Le STxB se lie au GSL Gb3, qui est exprimé par des cellules dendritiques (DC) de différentes origines, y compris humaines. Lorsqu’il est associé à des antigènes tumoraux, le STxB induit des réponses thérapeutiques antitumorales chez divers modèles de souris, y compris des carcinomes muqueux de la tête et du cou. Nous utilisons maintenant des méthodes chimiques pour optimiser le support STxB pour diverses applications biomédicales en immunothérapie et au-delà. 6 familles de brevets ont été déposées sur la technologie STxB, dont 5 ont déjà été délivrées. Un projet de création d’une nouvelle entreprise est actuellement en cours pour introduire la technologie STxB dans les cliniques.

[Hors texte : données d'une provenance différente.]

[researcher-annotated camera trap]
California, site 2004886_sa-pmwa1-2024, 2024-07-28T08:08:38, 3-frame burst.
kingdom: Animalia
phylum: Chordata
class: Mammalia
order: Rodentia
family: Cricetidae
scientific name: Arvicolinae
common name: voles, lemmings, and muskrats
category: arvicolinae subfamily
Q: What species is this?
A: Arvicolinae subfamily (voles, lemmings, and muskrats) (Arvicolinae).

Un autre axe de recherche vise à découvrir des pistes moléculaires de petite taille pour le développement de stratégies d’intervention contre les toxines protéiques telles que la toxine Shiga et la ricine, contre lesquelles aucun traitement spécifique n’existe à ce jour. En collaboration avec Daniel Gillet du CEA, nous développons 2 composés à succès qui protègent les cellules et les animaux contre ces toxines, et dont les cibles intracellulaires pourraient déjà être identifiées.

Biosketch

Ludger Johannes (PhD) est directeur de recherche (DRE) à l’INSERM. Depuis le début de ses études de premier cycle en biochimie en 1987, il est membre de la Studienstiftung des Deutschen Volkes (organisation allemande des étudiants allemands extraordinairement qualifiés), depuis 1993 du Boehringer Ingelheim Fonds, depuis 2012 de l’Organisation Européenne de Biologie Moléculaire (EMBO), et depuis 2019 de l’Académie allemande des sciences – Leopoldina. Entre 2001 et 2013, il a dirigé l’équipe Trafic, Signalisation et Ciblage Intracellulaire au sein du département de biologie cellulaire (UMR144 CNRS) de l’Institut Curie. Depuis janvier 2014, il dirige l’unité Chimie et Biologie de la Cellule (U1143 INSERM – UMR3666 CNRS). Ses recherches visent à établir les concepts fondamentaux de l’endocytose et du trafic intracellulaire. L’équipe de Ludger Johannes a apporté deux contributions majeures dans ce contexte : la découverte d’une interface de trafic intracellulaire entre les endosomes précoces et l’appareil de Golgi, et la démonstration que la réorganisation dynamique des glycosphingolipides induite par la lectine agit comme un moteur pour la construction de puits endocytiques pour l’endocytose indépendante de la clathrine. Ces études sont fortement citées et ont été publiées dans plusieurs revues à forte visibilité, notamment Cell, Nature, Nature Cell Biology et Nature Nanotechnology. Entre 2014 et 2020, il a été titulaire d’une bourse avancée du Conseil Européen de la Recherche (ERC). Il vise également à exploiter ses découvertes dans la recherche fondamentale en biologie membranaire pour le développement de stratégies innovantes de thérapie du cancer. Son équipe a validé la sous-unité B de la toxine de Shiga (STxB) en tant que « pilote » pour l’administration de composés thérapeutiques à des localisations intracellulaires précises de cellules dendritiques et de tumeurs (12 familles de brevets, dont 5 qui sont délivrés aux États-Unis, en Europe et dans d’autres pays ; création de sociétés de biotechnologie). Ludger Johannes fait partie du comité de rédaction de plusieurs revues internationales (dont PLoS One et Traffic). Son équipe est membre de l’initiative d’excellence Cell(n)Scale.